====== Seçilmiş metin ======
Doğu Türkistan’da yaşananlar, bir şekilde naklen muhtemelen on binlerce çalışanın videolarından sızanlardan, bizzat kamplardan kurtulanların beyanlarından, hatta Çin resmi belgelerinin ifadelerinden öğrenilebilmektedir. En önemlisi 10 yıla yaklaşan bu vahşet iddialarına karşın Doğu Türkistan coğrafyasına giriş-çıkış mümkün olmamaktadır. “Urumçi’ye gitttim, soykırım görmedim” diyen diplomatımıza hangi kampları ziyaret ettiğini, hangi şehirleri, köyleri gezdiğini sorduk. Diplomatik kısıtlılığı bahane eden ekselansları, diplomatların gezi serbestliğinden haberdar olmadığını da ifşa etti. Gazze’de olanlardan ise günü gününe haberdar olma imkanları son derece önemli olduğu halde, bir kısmına temas edilen bu veri akışı Filistinlilere zulmü normalleştirmek, sıradanlaştırmak, hatta meşruiyet kazandırmak stratejine mi dayandığından şüphelenmekteyim. Buna karşın Siyonist lobinin güçlü olduğu batılı ülkelerde Filistin lehine alınan kararlar bu şüphemi kısmen gidermektedir.

İsrail’in Filistinlilere yönelik zulmü sadece Gazze’de değil, Batı Şeria’da ve Kudüs-ü Şerif çevresinde de tırmanarak devam etmektedir. Hapishanelerde onbinlerin maruz kaldığı işkenceler, birçok bakımdan Doğu Türkistan kamplarındakine benzemektedir. Netanyahu’nun çatışmaları tırmandırma ve genişletme stratejisi çerçevesinde, Arz-ı Mev’ud iddiasıyla diğer coğrafyalara da saldırılar düzenlenmektedir. Sorun, bu şiddet ve soykırım sadece Netanyahu’nun veya onun koalisyon ortaklarının mı eseri, yoksa bütün Yahudilerin bu vahşette hissesi var mı?
====== Sağlanan bilgiler ======
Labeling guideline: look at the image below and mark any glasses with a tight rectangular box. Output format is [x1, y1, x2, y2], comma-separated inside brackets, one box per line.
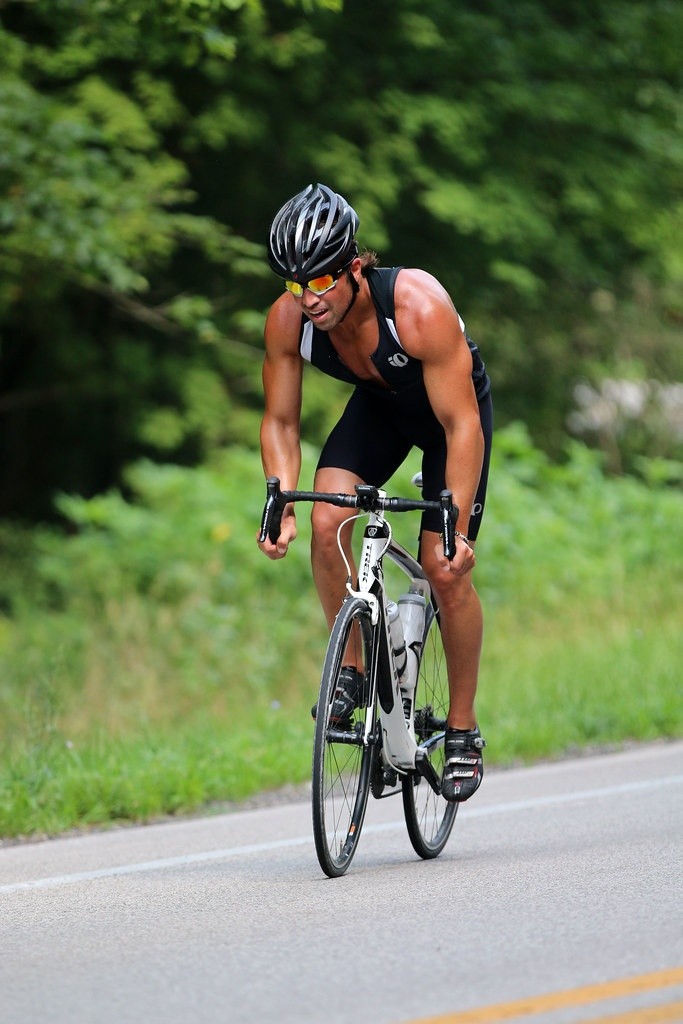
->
[283, 253, 357, 297]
======
Yönergeler:
(a) Doğu Türkistan ve Gazze yazısında "İsrail’in Filistinlilere yönelik" ile başlayıp "hissesi var mı?" ile biten bölümü hiç değiştirmeden yazın.
(b) Doğu Türkistan ve Gazze yazısını son cümlesinden sonra devralıp sürdürün.

Verilen yanıtlar:
(a)
İsrail’in Filistinlilere yönelik zulmü sadece Gazze’de değil, Batı Şeria’da ve Kudüs-ü Şerif çevresinde de tırmanarak devam etmektedir. Hapishanelerde onbinlerin maruz kaldığı işkenceler, birçok bakımdan Doğu Türkistan kamplarındakine benzemektedir. Netanyahu’nun çatışmaları tırmandırma ve genişletme stratejisi çerçevesinde, Arz-ı Mev’ud iddiasıyla diğer coğrafyalara da saldırılar düzenlenmektedir. Sorun, bu şiddet ve soykırım sadece Netanyahu’nun veya onun koalisyon ortaklarının mı eseri, yoksa bütün Yahudilerin bu vahşette hissesi var mı?

(b)
Özellikle Müslüman Arap yöneticilerinin lafta kalan kınamaları dışında İsrail’e dokunacak bir çıkışta bulunmamalarının sebebini Netanyahu daha başta açıklamıştı: “Koltuklarınızı bize borçlusunuz!” Bu yöneticiler listesinde, yanı başındakilerin çoğu öldürüldüğü halde halen minderini koruyan İran gerçek liderinin de bulunması mümkündür. Zaten şimdiye kadar yaşanan sözde İran-İsrail savaş oyunlarındaki sahneler bunu göstermektedir. Türk cumhuriyetlerinin Doğu Türkistan için olduğu gibi Gazze Soykırımı karşısındaki sessizliği ürkütücüdür. Petrolünü Türkiye üzerinden İsrail’e satan Azerbaycan’ın ikna edilmesi, böylece Ankara’nın da vurucu adımlar atması, uluslararası hukuktan doğan soykırım kapsamındaki yetkilerin kullanılması gerekmektedir. Azerbaycanlı kardeşlerimizin “Hocalı katliamı yapılırken Araplar neredeydi?” mantığının bu coğrafyadaki devletlerin kuruluş süreci ile siyaset, etik veya insanlık açısından geçerliliği yoktur. Çünkü bu coğrafyada yönetcileri seçenler ve yerinde tutanlar halkın kendisi değildir. Çeyrek asırdan fazla Karabağ işgal altında iken İsrail’in veya Siyonist lobinin sonuç alacak bir çıkışı olmamış, bilakis hemen her konuda Ermeni ve Rum lobisi ile işbirliği içinde olmuştur.

Hristiyan batılı ülkelerde yönetimleri zora sokan protestolar, İsrailli turistleri Yunan adasına dahi almayan veya gemiyi limana yaklaştırmayan örnekler son derece önemlidir. Siyonist lobinin güçlü olduğu ülkelerden Fransa’nın Filistin’i tanıma sürecine girmesinde, kamuoyu baskısı önemlidir.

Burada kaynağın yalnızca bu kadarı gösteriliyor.